Anyhow, we all finished shooting, and they take you into a small, concrete, one room building adjacent to the range, to break you up into small groups, to STEP BY STEP (key words) disassemble and clean the weapons you just fired. All goes well, until the instructor, an enlisted security policeman from our unit, tells everybody to "Stop right there cause this is the part where somebody always gets hurt, or can lose an eye or something!" He gets everyones attention with that, and as he's clearing his throat to continue, when the classic cartoon sound of a spring uncoiling goes off, followed by the sound of something moving fast through the air, and all of a sudden the instructor is dead silent. Everybody had turned to the sound of the spring uncoiling, which was my close friend and confidant Capt. Dave Wingert, KC-135 pilot. He was standing there with his gun in pieces in his hands, and a real "Oh ****" look on his face. Then, everybody kind of noticed the dead silence caused by the instructor not talking anymore, and turned to HIM. Well HE wasn't even facing us. HE, was in a crouch with his back to everyone, and his hands clearly up to his face. He slowly stood up, turned around, and with his eyes burning a hole through Capt. Dave Wingert, slowly dropped his hands. That's when it became painfully and hysterically obvious that close friend and confidant Dave, had shot this guy dead center in the chin, with the part of the gun that he was trying to caution us about. I lost it big time right then and there. The mark on this poor guys chin was instantly a perfect red circle, as if painted on with Chinese red lipstick. It had to hurt like a mother, but I couldn't help myself, I just roared with laughter. A few others joined in, a few others didn't, but what the hell. That guy called Dave every name he could think of, rank having no bearing whatsoever.
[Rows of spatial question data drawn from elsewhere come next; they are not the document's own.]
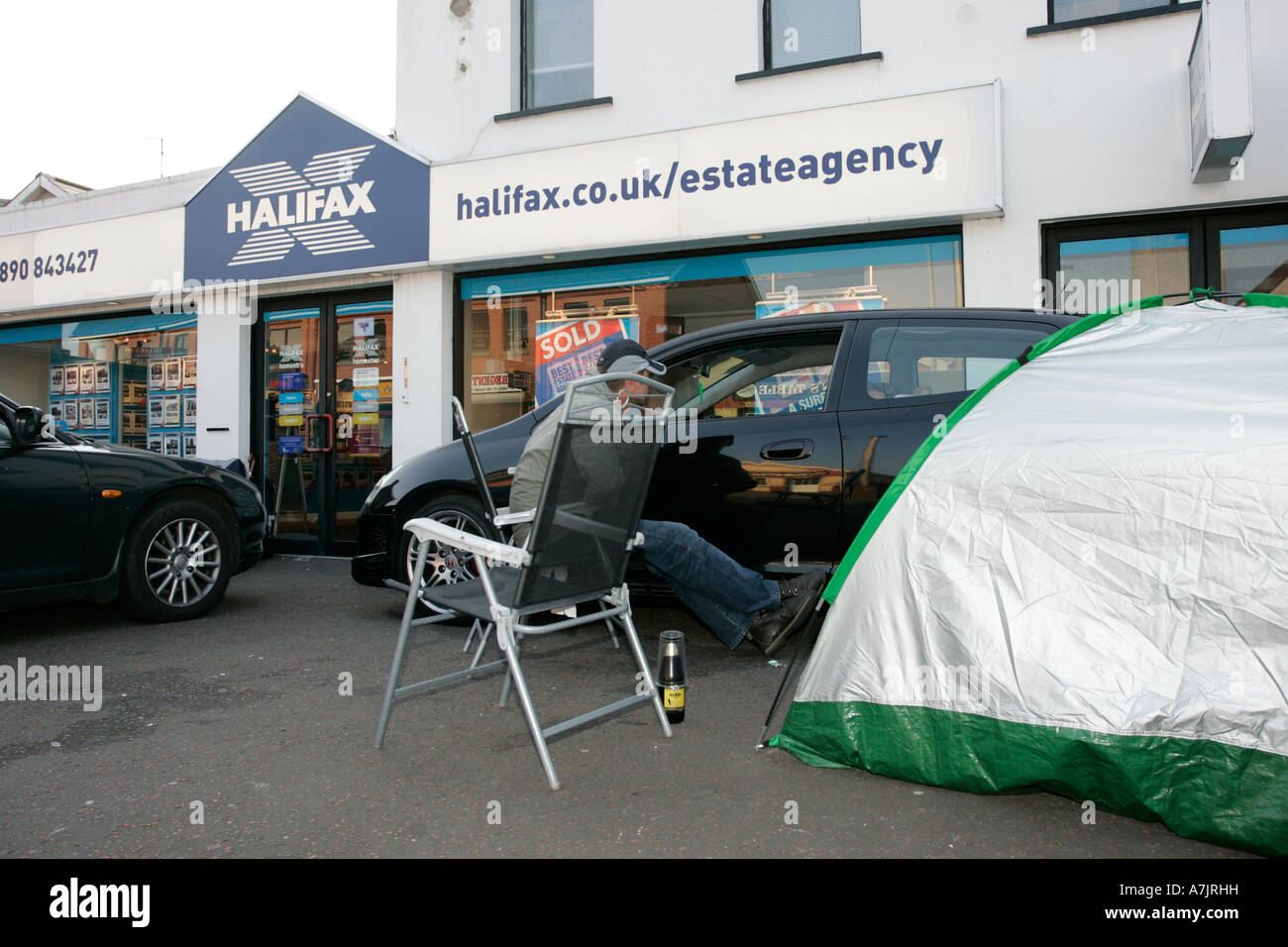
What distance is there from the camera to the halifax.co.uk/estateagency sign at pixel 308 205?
9078 mm

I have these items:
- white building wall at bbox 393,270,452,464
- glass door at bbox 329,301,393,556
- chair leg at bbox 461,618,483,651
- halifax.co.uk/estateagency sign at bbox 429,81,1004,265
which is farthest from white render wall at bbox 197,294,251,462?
chair leg at bbox 461,618,483,651

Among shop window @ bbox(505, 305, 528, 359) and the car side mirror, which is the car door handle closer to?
the car side mirror

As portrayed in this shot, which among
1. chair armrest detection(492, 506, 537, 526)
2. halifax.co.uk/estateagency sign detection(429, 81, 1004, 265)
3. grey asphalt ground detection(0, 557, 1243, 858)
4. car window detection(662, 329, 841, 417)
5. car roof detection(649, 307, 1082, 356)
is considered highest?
halifax.co.uk/estateagency sign detection(429, 81, 1004, 265)

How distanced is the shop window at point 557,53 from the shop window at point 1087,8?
4.00 m

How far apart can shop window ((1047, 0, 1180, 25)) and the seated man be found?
510 cm

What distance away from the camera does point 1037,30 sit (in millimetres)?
7160

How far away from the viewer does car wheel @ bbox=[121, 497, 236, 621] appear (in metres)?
5.70

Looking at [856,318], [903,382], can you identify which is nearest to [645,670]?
[903,382]

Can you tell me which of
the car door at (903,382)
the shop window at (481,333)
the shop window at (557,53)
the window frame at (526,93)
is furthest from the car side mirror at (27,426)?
the shop window at (557,53)

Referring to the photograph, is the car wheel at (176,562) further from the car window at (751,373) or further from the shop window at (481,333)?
the shop window at (481,333)

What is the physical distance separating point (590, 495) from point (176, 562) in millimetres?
3912

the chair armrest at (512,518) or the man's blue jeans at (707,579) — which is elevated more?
the chair armrest at (512,518)

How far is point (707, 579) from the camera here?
4555 mm

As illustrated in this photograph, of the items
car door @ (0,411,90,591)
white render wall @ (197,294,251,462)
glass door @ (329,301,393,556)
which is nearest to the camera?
car door @ (0,411,90,591)
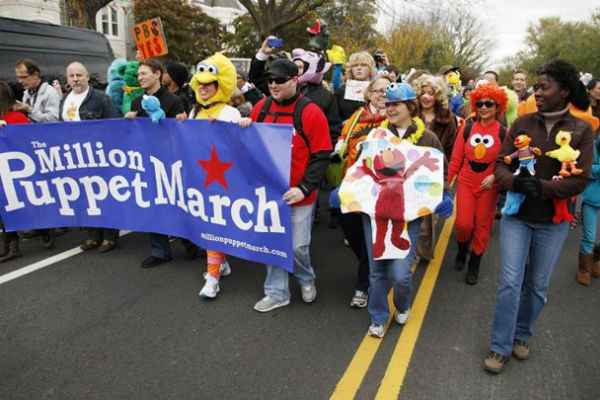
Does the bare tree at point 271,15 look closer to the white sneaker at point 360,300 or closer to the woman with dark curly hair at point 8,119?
the woman with dark curly hair at point 8,119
If this thread catches on, perhaps I will relate other great moments I was ther live and in person for, like the time Tommy Hardy stepped in whale**** at Coney Island, or the time I handed a U.S. Customs Service agent a bunch of paperwork that was on fire when I pulled it out of my flight suit. That incident might not count because OF COURSE I was there, it wouldn't have happened if I WASN'T there. Unless, the NEXT GUY came along and handed him paperwork that was on fire (Hey, it could happen).